Zolldrohungen aus dem Weißen Haus: Trumps Importsteuer-Plan gegen Apple
US-Präsident Donald Trump hat mit einem deutlichen Paukenschlag die Aktienmärkte aufhorchen lassen: Er droht dem Technologieriesen Apple mit satten 25 Prozent Importzöllen auf iPhones. Auf seinem bevorzugten Kommunikationskanal, der Plattform Truth Social, machte Trump keinen Hehl daraus, dass er Apple-Chef Tim Cook schon vor längerer Zeit ins Bild gesetzt habe. Seine klare Vorgabe: iPhones für den US-Markt sollten auch in den USA gefertigt werden – nicht in Indien oder anderen Teilen der Welt.
Gleichzeitig sahen sich die Aktionäre mit nervösen Händen konfrontiert, da die Apple-Aktien im vorbörslichen Handel spürbar unter Druck gerieten. Die Trump-Regierung liebäugelt schon seit längerem mit der Idee, die Fertigung des iPhones, Apples wichtigstem Produkt, auf amerikanischen Boden zu holen. Dies stößt jedoch bei Branchenexperten auf Skepsis.
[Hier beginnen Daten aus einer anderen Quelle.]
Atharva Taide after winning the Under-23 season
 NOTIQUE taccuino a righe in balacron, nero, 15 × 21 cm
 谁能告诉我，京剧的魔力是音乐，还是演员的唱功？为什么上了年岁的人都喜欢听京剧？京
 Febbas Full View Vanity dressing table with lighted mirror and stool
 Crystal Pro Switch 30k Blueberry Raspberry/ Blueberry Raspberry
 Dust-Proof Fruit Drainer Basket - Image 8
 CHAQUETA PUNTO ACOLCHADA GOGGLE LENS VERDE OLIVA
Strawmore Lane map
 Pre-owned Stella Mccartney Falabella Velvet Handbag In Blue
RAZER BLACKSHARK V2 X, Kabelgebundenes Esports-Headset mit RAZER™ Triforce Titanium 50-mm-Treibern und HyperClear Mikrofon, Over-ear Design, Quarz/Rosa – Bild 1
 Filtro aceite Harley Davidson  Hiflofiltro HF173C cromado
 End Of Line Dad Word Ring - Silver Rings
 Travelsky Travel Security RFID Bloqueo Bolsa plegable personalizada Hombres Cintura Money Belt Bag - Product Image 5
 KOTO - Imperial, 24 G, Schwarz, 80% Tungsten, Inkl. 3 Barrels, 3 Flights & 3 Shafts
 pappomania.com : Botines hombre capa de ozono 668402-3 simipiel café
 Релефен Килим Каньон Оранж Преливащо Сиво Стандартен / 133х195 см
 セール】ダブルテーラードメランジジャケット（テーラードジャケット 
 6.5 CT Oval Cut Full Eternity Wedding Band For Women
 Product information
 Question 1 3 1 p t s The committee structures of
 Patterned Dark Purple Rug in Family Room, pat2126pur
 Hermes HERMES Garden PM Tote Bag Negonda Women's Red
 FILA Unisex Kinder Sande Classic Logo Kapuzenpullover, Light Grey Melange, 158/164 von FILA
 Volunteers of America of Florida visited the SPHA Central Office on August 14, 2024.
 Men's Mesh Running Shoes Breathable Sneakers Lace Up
Der Grund: Solch eine Verlagerung der Produktion würde enorme Investitionen erfordern und könnte die Kosten für Verbraucher erheblich in die Höhe treiben. Seit Jahrzehnten hat Apple unter der Führung von Tim Cook ein verzweigtes Netzwerk von Lieferketten in Asien etabliert, mit Schwerpunkt auf riesigen Fabriken in China. Dennoch, der iPhone-Konzern hat in jüngerer Vergangenheit seine Fertigungskapazitäten in Indien und Vietnam aufgestockt.
Diese strategische Ausweitung wurde maßgeblich durch die Lieferengpässe während der Covid-bedingten Lockdowns in China befördert.